In South Africa’s Wesfleur Hospital — a 50-bed public facility in the Western Cape, 25 miles north of Cape Town — staff are refashioning security booths into makeshift COVID-19 testing centers.
Front windows are replaced with plexiglass, and two holes are made in the plastic to fit the arms of health workers performing nasal swabs.
Think of a kiosk — with arms.
“With COVID-19 being relatively unknown, staff were scared to do the swabbing of patients. Even with PPE [personal protective equipment], the fear remained,” said Dr. Earl Meyer, manager of medical services at the hospital. “Now, staff who were initially fearful are the ones conducting the most swabs.”
Previously the country’s COVID-19 epicentre, the Western Cape is now approaching its peak. The area has more than 82,000 positive cases, or around 28% of the caseload in the country, which is home to the highest number of infections on the continent. A large number of these cases are concentrated in largely poor, Black townships, where residents live in crowded conditions with limited access to water and where unreliable internet or television access makes it difficult to receive information about the virus.

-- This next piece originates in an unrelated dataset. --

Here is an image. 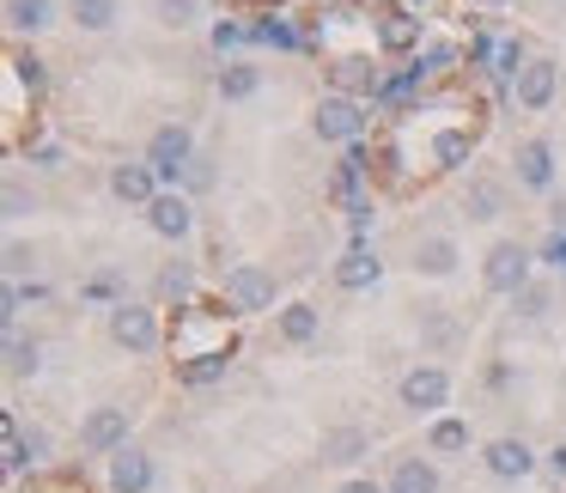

At the same time, South Africa has a twin disease — the world’s largest HIV epidemic, with roughly 20% of adults (15-49 years) in the country living with the virus. An estimated 520,000 of those cases are in the Western Cape and also disproportionately affect Black Africans. The World Health Organization (WHO) and UNAIDS have warned that past gains made in the HIV response may be threatened during the COVID-19 pandemic.
A six-month disruption to supplies of antiretroviral medicines, for example, could lead to an additional 500,000 deaths in sub-Saharan Africa in 2020-2021 and could also increase new transmissions from mother to child. Resurgence of HIV in patients when they are off their antiretroviral therapy could cause overall increased transmission of the virus. One early study from the Western Cape indicates that individuals living with HIV have a modest increased risk of dying from COVID-19 compared with HIV-negative patients, with less than 10% of COVID-19 deaths attributable to HIV. Noncommunicable diseases such as hypertension and poorly controlled diabetes posed the greatest risk of acquiring COVID-19.
“Countries and their development partners must do all they can to ensure that people who need HIV treatment continue to access it,” said WHO Director-General Tedros Adhanom Ghebreyesus. “We cannot let the COVID-19 pandemic undo the hard-won gains in the global response to this disease.”
WHO has issued specific guidelines to help governments assist vulnerable populations, including those living with HIV, during the COVID-19 pandemic. One example is encouraging multimonth dispensing, which South Africa announced in May 2020 it would do by automatically extending antiretroviral medicine prescriptions for six- and 12-month periods. In addition to this guidance, WHO continues to supply South Africa with PPE — including gowns, masks and face shields — to help shore up supplies and protect frontline health workers who are treating both COVID-19 and HIV patients.
Amid these challenges, Meyer and the Wesfleur Hospital team are bracing themselves for the peak of the novel coronavirus, which is expected any day now. Through their innovative testing booths, they have been able to screen thousands of people and increased COVID-19 testing in their area by more than 400%.
The idea caught on. After Wesfleur started repurposing their security booths, other facilities in the Cape Town metropolitan area took note and started to procure similarly designed booths from the Department of Health.
“At the time we introduced the modified outdoor booth, we had no in-patients related to COVID-19,” Meyer said. “Things have since changed dramatically. With our testing booth, we’ve established a very effective community testing site.”